Tony’s Seafood in Marshall is known to most West Marin residents; less well known are its origins. Sitting on pilings over the water, the restaurant’s view of Tomales Bay is magnificent. So are its barbecued oysters, which feature a tomato-ey sauce that is particularly smooth and sweet.

Tony’s is the favorite restaurant of Inverness Park residents Linda Sturdivant (right) and her partner Terry Gray. Sunday was bright and clear along the bay, even warm. It was a perfect day for me to open the sunroof and drive the two of them and Lynn (left) four miles north for a seafood lunch.

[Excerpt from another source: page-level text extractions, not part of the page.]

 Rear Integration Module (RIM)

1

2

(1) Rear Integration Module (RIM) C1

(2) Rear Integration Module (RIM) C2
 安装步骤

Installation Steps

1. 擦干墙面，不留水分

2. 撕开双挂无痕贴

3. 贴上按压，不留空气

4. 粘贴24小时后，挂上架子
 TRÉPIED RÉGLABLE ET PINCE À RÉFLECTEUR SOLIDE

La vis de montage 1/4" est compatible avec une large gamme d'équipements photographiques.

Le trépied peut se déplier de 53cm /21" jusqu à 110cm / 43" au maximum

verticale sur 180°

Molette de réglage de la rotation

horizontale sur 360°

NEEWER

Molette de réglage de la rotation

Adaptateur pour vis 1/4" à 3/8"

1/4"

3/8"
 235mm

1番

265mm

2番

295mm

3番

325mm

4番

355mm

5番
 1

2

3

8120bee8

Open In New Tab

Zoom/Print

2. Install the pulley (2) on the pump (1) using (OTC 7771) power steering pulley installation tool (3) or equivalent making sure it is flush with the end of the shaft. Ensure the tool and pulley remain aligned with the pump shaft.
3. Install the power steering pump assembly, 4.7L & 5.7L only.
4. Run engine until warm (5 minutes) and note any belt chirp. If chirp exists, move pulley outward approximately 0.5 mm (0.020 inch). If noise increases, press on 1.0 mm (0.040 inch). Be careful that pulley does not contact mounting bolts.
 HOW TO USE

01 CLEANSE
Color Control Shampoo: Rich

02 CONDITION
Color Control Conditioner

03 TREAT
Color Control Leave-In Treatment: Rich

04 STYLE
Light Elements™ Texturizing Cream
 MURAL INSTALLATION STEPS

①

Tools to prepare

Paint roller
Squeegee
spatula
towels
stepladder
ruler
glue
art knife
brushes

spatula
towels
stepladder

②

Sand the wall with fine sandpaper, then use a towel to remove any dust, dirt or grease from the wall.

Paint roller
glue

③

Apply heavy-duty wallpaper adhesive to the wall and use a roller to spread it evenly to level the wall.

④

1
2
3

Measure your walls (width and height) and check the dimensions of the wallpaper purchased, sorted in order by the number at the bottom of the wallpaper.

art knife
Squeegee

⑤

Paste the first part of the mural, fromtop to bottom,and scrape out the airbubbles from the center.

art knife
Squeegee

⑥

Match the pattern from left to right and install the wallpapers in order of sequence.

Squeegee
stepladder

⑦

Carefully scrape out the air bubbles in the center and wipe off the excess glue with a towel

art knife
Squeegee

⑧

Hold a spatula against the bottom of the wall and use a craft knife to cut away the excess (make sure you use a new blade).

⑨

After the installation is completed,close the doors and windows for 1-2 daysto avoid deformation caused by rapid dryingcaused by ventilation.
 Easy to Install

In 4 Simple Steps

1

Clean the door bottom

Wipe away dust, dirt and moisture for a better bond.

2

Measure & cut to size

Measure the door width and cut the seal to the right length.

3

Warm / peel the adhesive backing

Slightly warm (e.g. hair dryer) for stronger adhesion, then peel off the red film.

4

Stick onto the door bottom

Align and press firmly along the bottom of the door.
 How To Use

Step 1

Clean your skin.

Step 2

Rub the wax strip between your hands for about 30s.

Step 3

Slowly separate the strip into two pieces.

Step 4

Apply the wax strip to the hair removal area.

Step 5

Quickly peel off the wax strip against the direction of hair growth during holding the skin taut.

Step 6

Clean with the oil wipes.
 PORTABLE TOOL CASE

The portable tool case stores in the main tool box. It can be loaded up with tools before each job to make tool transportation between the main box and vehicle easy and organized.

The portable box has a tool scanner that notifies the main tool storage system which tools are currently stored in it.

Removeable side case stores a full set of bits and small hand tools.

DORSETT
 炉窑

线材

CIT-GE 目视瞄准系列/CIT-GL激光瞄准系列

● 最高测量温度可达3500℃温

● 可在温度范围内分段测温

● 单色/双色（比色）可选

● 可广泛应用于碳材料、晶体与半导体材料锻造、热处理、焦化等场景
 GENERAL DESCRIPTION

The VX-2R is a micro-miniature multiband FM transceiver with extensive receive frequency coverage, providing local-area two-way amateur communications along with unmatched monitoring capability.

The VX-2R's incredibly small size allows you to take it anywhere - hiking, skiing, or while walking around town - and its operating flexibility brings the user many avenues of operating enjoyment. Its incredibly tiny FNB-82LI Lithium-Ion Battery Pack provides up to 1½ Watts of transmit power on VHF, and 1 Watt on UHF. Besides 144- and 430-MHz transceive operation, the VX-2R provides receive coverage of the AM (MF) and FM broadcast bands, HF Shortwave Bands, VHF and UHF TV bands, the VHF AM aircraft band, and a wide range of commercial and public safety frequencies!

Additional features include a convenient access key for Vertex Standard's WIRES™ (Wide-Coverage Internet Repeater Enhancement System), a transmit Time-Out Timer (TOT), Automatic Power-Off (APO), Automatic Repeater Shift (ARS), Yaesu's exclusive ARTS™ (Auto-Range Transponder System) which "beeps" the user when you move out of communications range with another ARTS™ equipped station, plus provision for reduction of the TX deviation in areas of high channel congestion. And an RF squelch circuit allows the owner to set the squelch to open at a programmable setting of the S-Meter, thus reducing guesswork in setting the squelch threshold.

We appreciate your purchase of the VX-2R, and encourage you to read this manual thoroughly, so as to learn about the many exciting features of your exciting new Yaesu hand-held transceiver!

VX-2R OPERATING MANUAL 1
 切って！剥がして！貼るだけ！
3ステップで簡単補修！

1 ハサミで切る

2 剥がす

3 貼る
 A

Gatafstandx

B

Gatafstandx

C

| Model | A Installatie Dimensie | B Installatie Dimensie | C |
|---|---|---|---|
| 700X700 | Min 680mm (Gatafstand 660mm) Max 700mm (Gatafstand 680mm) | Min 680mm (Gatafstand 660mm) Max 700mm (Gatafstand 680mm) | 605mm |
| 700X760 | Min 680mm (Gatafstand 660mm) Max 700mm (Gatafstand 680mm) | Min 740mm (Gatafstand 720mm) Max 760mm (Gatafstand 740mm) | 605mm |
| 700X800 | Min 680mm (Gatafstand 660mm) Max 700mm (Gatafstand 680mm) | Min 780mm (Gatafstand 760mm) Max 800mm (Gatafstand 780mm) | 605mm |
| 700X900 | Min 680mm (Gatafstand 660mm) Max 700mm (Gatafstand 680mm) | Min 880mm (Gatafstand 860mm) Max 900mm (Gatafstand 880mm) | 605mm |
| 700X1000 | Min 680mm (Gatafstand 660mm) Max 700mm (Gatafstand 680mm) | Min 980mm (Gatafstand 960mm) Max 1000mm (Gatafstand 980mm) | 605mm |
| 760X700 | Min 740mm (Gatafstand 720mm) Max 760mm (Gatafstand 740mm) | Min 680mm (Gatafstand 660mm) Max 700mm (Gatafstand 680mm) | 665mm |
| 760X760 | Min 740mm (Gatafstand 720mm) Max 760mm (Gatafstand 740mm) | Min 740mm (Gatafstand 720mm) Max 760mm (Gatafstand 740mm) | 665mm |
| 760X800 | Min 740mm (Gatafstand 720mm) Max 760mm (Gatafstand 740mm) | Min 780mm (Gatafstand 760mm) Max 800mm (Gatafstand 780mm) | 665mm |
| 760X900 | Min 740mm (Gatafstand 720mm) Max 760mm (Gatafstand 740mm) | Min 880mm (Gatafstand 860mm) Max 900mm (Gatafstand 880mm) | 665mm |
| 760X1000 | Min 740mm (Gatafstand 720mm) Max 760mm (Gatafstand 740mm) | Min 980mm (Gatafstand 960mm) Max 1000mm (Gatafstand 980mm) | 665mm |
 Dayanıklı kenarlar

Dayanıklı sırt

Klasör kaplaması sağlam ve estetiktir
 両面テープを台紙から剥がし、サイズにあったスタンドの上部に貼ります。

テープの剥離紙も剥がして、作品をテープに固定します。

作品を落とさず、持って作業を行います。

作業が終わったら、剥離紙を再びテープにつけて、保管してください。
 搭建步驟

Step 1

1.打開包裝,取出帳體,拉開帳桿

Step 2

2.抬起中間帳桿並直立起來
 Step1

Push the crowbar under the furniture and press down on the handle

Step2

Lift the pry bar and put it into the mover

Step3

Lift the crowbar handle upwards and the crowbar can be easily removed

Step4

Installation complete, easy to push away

Tony’s is open from 9 a.m. to 8 p.m. Fridays, from noon to 8 p.m. Saturdays and Sundays, and this flock of seagulls appears to have learned the schedule. They paddle around the restaurant hoping that diners after eating will throw them pieces of any leftover bread or French fries.

From a deck over the water on the southeast side of the restaurant, we watched jellyfish pulsating their bells as they propelled themselves away from the shore.

Restaurant matriarch Anna Konatich takes in the sun on the deck beside the bay. She and her husband Felix, who died in 2008, were born on the Croatian island of Iz. She immigrated to the US in 1947, he in 1937. Their family opened Tony’s Seafood Restaurant in 1948.

Felix was already living in Marshall when they became reacquainted in Seattle. He was part of a wave of Croatian immigration to the area that had begun in 1900. At least 14 families from the islands of Iz and Hvar settled in the tiny town of Marshall and, as Anna reminded me Sunday, at White Gulch directly across the bay.

Anna told me there were seven children in the first grade when her daughter entered school, and “three of them were Croatian.”

When I greeted her Sunday, I asked, “How’s the rebel?” The question sparked immediate laughter. Back on Iz 20 to 30 years ago, many residents considered her a radical nationalist.

In the years between the death of Yugoslavia’s longtime Communist ruler Marshal Tito in 1980 and the fall of communism in 1990-91, Anna visited Iz several times. It was a time when Communism was enforcing severe restrictions on Catholics. On one visit, she startled others in church by singing out the traditional lyrics to a Croatian national song that had been rewritten by the Communists. “Hey, you guys,” she told the others. “You can’t let the church fall apart like this. That’s our heritage.”

(In 1991, Croatia declared independence from Yugoslavia, and the European Economic Community in 1992 recognized Croatia as independent. The Yugoslav army and Serbian militia, however, battled the Croatian military from 1991 to 1995 in an unsuccessful attempt to partition the newly independent country.)

Outside Tony’s Seafood Restaurant after a hearty lunch are (from left) Linda Sturdivant, Terry Gray, Lynn Axelrod, Dave Mitchell.

Sometimes when I mention Marshall’s immigrant families from Croatia, I get a blank stare from other West Marin residents. “What Croatians?” they ask. In fact, they know the names. They just never realized they were Croatian.

Along with the Konatich family, who still run Tony’s Seafood Restaurant, other well-known names include the Vilicich family, who started the Marshall Boat Works in 1927, and Nick Kojich, who, with Felix Konatich’s father Tony, founded Nick’s Cove restaurant. And now you know who Tony was.